#### [PROVIDED DATA]
/---

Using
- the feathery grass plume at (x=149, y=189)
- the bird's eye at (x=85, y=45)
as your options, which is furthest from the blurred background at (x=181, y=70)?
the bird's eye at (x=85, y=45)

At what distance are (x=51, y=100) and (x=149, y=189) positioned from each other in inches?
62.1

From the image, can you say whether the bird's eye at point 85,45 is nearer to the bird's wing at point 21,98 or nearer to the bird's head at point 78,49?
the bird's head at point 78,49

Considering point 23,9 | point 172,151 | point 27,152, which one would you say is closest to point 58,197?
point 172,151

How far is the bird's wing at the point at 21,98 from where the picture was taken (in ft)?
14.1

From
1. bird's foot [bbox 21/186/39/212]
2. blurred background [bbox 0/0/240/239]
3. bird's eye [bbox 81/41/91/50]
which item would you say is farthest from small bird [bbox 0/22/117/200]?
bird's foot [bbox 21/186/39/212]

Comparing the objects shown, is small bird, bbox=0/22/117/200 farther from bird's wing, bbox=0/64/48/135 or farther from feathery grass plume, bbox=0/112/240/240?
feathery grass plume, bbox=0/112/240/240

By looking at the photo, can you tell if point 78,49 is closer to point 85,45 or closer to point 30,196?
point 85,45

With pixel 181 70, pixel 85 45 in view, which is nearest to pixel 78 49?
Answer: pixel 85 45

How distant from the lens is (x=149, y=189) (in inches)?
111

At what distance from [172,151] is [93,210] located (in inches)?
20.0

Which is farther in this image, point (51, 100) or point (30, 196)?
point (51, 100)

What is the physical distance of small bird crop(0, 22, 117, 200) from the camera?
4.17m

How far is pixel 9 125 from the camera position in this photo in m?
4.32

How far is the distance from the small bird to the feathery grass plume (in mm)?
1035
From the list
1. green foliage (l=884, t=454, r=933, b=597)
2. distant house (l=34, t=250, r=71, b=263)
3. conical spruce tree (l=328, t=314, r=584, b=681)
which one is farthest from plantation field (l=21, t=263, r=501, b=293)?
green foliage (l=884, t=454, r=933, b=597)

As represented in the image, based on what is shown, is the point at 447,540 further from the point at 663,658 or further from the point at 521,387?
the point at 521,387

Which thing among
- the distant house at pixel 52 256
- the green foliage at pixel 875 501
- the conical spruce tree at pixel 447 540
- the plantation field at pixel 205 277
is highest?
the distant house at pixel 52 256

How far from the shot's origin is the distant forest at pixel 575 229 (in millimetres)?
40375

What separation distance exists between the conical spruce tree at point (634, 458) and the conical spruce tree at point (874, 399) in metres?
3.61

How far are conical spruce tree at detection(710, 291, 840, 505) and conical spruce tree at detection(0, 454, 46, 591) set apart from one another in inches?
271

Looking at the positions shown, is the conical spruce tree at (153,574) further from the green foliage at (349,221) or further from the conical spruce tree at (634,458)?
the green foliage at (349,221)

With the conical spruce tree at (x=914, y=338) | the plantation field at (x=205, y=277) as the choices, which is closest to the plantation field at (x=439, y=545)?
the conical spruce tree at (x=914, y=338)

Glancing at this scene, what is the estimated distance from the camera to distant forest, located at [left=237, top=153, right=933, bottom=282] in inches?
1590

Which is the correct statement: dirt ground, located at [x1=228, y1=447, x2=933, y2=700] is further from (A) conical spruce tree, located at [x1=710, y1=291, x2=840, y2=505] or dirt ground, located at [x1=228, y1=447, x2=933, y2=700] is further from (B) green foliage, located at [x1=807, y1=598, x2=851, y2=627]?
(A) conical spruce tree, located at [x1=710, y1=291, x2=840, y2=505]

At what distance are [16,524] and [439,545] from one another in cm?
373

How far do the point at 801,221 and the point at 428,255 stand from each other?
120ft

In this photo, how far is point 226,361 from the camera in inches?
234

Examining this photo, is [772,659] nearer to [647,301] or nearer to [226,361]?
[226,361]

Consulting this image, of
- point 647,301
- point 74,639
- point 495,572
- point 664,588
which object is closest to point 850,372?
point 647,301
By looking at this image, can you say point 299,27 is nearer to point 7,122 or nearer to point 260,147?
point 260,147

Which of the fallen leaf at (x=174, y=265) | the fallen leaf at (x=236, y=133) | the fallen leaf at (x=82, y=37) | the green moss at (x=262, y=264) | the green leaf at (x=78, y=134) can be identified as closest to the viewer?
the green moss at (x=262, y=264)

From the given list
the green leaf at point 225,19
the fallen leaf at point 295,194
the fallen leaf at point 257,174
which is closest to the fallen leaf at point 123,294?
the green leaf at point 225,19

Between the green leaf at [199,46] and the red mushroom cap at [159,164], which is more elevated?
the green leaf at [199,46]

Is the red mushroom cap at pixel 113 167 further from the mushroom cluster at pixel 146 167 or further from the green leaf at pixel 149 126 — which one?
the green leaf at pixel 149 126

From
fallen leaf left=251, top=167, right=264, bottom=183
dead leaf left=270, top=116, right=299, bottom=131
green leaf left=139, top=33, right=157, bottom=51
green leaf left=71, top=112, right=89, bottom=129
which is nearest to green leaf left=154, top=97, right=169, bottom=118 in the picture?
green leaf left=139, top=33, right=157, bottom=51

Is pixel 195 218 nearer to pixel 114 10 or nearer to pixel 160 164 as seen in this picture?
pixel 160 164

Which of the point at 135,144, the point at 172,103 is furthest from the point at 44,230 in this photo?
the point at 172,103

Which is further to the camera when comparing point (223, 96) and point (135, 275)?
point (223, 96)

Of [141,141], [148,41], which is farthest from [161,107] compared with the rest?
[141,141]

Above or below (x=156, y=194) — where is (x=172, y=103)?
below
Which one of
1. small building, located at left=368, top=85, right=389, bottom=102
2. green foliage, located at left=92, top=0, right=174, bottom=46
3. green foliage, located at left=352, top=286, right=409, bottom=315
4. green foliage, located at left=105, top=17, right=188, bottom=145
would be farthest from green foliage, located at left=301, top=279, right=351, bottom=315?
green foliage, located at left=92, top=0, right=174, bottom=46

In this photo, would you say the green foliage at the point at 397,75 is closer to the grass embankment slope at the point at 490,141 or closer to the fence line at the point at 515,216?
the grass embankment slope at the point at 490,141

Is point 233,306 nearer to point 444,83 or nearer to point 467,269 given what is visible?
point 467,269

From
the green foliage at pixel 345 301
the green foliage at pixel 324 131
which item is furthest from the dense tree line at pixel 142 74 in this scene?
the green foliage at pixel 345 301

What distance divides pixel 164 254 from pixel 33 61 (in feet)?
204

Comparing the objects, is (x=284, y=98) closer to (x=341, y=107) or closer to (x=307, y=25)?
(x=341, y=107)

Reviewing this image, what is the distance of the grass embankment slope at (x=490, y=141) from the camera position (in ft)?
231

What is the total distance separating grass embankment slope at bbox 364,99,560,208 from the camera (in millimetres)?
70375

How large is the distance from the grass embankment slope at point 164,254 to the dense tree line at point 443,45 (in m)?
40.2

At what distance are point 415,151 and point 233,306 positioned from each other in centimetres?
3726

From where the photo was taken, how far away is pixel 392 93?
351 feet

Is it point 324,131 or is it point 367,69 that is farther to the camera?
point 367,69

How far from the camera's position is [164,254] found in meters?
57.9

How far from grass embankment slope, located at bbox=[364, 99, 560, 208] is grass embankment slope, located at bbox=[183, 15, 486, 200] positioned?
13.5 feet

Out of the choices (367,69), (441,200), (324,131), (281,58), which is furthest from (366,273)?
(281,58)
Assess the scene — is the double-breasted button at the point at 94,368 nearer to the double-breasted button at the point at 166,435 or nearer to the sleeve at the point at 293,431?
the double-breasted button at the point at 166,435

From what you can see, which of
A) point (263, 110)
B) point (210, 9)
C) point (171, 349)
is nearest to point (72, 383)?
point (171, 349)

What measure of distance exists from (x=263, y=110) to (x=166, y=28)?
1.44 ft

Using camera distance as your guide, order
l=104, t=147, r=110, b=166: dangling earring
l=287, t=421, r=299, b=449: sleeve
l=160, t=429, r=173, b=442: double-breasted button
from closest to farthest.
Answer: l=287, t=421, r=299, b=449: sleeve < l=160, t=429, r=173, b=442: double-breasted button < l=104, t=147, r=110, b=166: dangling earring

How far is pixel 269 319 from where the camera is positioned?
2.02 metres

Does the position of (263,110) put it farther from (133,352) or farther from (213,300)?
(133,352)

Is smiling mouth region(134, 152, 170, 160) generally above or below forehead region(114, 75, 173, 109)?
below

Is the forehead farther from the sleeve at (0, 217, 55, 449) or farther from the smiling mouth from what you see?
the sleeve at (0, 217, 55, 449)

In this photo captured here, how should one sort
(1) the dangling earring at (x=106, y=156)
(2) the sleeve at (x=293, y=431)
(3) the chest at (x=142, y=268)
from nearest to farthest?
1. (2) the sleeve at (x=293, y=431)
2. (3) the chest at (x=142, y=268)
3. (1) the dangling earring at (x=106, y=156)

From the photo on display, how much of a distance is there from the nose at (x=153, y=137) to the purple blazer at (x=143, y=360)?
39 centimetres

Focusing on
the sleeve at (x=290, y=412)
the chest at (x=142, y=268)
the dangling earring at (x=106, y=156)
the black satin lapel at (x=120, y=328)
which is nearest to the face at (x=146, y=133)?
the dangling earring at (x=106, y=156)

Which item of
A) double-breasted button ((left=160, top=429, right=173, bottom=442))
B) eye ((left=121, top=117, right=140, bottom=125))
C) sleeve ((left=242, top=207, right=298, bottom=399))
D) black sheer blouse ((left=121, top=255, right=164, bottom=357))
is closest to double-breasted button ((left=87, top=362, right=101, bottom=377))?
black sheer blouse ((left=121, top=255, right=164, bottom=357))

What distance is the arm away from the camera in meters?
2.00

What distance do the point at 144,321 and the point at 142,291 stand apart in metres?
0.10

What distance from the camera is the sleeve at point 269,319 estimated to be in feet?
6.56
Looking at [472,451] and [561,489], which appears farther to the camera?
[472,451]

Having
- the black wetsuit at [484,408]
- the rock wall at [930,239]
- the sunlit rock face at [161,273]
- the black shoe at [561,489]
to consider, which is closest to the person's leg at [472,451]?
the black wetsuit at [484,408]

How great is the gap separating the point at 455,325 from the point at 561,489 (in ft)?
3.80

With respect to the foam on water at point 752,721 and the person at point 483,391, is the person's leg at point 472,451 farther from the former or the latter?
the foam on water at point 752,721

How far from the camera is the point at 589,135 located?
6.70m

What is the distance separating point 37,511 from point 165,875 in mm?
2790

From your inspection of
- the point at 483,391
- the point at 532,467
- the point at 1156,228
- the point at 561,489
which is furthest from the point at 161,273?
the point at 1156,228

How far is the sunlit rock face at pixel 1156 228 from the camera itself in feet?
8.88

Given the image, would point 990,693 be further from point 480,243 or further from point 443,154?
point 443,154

\---

#### [WHAT YOU NEED TO DO]
Give back exactly the lines that run from the line with "Focusing on" through the close of the material, counting both ends, and nothing more.

#### [PROBLEM SOLUTION]
Focusing on
the sleeve at (x=290, y=412)
the chest at (x=142, y=268)
the dangling earring at (x=106, y=156)
the black satin lapel at (x=120, y=328)
which is nearest to the face at (x=146, y=133)?
the dangling earring at (x=106, y=156)

Which item of
A) double-breasted button ((left=160, top=429, right=173, bottom=442))
B) eye ((left=121, top=117, right=140, bottom=125))
C) sleeve ((left=242, top=207, right=298, bottom=399))
D) black sheer blouse ((left=121, top=255, right=164, bottom=357))
is closest to double-breasted button ((left=87, top=362, right=101, bottom=377))?
black sheer blouse ((left=121, top=255, right=164, bottom=357))

What distance is the arm away from the camera in meters?
2.00

What distance do the point at 144,321 and the point at 142,291 stand apart in metres?
0.10

What distance from the camera is the sleeve at point 269,319 estimated to be in feet?
6.56
Looking at [472,451] and [561,489], which appears farther to the camera?
[472,451]

Having
- the black wetsuit at [484,408]
- the rock wall at [930,239]
- the sunlit rock face at [161,273]
- the black shoe at [561,489]
to consider, which is closest to the person's leg at [472,451]?
the black wetsuit at [484,408]

How great is the gap separating the point at 455,325 from the point at 561,489 (in ft)?
3.80

With respect to the foam on water at point 752,721 and the person at point 483,391, is the person's leg at point 472,451 farther from the former or the latter?
the foam on water at point 752,721

How far from the camera is the point at 589,135 located?
6.70m

What is the distance separating point 37,511 from point 165,875 in mm?
2790

From your inspection of
- the point at 483,391
- the point at 532,467
- the point at 1156,228
- the point at 561,489
which is furthest from the point at 161,273?
the point at 1156,228

How far is the sunlit rock face at pixel 1156 228 from the camera itself in feet?
8.88

Given the image, would point 990,693 be further from point 480,243 or further from point 443,154?
point 443,154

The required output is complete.